◆ WHAT YOU SHOULD DO
Say how many lines in the data hold "nobr". Nothing else belongs in the answer.
(DATA UNDER STUDY Opens)
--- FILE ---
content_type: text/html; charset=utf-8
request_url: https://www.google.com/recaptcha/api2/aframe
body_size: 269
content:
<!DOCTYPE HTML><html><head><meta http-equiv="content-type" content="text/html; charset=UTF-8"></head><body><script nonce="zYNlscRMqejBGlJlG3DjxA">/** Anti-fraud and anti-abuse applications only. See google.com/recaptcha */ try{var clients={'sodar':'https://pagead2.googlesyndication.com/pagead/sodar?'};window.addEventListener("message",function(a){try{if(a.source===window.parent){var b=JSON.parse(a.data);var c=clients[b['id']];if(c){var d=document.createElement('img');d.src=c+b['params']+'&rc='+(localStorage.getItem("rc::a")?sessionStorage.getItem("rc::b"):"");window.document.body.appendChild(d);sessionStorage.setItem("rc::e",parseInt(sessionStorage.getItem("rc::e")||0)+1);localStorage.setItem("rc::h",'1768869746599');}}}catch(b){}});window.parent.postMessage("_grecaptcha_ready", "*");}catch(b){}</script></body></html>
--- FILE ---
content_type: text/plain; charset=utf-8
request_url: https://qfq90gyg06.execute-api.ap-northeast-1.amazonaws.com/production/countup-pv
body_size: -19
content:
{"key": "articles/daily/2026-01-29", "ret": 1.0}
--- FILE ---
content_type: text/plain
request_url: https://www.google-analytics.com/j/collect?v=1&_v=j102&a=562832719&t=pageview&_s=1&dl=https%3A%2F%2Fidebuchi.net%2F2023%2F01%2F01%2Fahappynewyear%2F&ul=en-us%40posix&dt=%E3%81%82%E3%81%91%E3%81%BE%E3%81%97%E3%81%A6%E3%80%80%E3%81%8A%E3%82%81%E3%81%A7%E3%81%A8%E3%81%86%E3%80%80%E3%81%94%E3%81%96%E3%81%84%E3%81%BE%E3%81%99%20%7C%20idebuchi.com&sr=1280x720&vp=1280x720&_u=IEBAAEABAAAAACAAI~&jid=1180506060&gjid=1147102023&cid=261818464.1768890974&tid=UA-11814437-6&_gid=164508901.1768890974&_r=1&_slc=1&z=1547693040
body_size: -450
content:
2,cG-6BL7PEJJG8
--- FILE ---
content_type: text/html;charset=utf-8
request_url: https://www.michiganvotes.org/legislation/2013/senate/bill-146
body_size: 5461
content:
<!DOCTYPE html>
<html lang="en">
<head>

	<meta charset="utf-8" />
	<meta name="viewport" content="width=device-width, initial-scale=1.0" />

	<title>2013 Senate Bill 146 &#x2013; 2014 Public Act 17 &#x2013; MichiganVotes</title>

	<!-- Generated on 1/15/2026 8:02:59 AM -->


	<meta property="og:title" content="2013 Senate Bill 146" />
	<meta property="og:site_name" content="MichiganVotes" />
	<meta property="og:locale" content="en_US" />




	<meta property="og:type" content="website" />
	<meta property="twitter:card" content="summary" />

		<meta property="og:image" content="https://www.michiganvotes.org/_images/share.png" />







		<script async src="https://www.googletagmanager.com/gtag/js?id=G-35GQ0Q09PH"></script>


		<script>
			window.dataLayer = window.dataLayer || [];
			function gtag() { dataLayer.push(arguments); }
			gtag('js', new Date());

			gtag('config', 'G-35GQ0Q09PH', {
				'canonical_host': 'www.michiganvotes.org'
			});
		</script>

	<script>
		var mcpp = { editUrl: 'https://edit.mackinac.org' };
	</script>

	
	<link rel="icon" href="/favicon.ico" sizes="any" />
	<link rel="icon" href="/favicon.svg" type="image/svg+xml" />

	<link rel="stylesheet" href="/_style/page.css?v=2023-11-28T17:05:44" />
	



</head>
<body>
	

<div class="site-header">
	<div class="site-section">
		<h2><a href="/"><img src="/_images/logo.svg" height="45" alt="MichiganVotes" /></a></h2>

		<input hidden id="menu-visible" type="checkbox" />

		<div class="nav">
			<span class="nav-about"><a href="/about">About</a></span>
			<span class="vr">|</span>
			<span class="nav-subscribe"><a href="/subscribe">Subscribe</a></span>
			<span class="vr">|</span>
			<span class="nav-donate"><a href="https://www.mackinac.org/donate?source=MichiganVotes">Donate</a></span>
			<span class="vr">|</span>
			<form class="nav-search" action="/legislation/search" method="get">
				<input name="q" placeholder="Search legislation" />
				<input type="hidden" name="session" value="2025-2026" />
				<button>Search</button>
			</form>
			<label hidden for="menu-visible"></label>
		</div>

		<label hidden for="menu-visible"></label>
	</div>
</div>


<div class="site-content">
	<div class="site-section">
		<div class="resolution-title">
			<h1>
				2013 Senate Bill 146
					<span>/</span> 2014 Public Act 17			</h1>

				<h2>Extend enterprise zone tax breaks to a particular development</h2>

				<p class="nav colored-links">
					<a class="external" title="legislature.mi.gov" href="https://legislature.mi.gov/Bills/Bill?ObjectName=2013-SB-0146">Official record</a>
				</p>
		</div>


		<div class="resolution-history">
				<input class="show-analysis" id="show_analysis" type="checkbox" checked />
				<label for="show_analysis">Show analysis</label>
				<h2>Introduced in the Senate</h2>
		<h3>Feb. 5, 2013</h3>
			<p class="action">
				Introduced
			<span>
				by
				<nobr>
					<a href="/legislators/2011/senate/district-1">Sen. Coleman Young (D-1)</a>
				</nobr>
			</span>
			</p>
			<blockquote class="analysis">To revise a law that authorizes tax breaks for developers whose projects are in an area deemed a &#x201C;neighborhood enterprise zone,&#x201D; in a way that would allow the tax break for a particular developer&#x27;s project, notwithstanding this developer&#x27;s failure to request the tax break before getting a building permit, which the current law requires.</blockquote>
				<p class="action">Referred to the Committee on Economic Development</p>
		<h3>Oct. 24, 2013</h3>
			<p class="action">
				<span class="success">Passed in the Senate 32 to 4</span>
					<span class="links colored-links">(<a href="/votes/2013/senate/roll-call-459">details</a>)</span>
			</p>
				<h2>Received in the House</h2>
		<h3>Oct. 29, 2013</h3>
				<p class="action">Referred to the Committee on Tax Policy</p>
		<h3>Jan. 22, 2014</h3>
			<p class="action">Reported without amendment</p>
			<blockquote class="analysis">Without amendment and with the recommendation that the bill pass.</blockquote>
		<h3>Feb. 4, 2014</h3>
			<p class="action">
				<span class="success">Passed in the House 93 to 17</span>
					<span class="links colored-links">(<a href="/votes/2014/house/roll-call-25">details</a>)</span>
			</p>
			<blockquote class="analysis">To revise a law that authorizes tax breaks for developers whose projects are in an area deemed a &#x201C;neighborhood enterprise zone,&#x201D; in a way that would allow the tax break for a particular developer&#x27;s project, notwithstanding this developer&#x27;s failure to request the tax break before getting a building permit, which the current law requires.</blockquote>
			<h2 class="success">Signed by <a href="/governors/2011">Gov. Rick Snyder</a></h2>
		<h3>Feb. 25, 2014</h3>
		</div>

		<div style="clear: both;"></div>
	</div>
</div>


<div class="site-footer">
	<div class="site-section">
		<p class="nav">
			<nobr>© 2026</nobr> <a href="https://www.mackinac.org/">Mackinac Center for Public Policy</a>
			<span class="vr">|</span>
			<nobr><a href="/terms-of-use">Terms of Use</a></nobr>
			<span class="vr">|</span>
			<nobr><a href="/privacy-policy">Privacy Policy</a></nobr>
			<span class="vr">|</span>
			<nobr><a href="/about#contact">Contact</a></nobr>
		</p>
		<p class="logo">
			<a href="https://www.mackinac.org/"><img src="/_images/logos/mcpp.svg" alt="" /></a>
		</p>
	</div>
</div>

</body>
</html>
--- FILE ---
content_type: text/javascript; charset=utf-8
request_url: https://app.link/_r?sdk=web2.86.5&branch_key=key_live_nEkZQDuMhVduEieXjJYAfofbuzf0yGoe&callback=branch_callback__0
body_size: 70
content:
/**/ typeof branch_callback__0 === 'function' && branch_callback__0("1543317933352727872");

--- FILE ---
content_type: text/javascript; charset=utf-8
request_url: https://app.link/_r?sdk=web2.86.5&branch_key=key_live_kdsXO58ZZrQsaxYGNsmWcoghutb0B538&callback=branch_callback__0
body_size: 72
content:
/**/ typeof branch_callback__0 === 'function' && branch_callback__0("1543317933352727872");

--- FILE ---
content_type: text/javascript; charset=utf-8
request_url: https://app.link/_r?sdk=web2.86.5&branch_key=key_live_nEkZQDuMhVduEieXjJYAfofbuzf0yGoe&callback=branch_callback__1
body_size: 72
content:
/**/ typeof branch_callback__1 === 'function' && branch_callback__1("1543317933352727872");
(DATA UNDER STUDY Closes)
◆ ANSWER AREA
6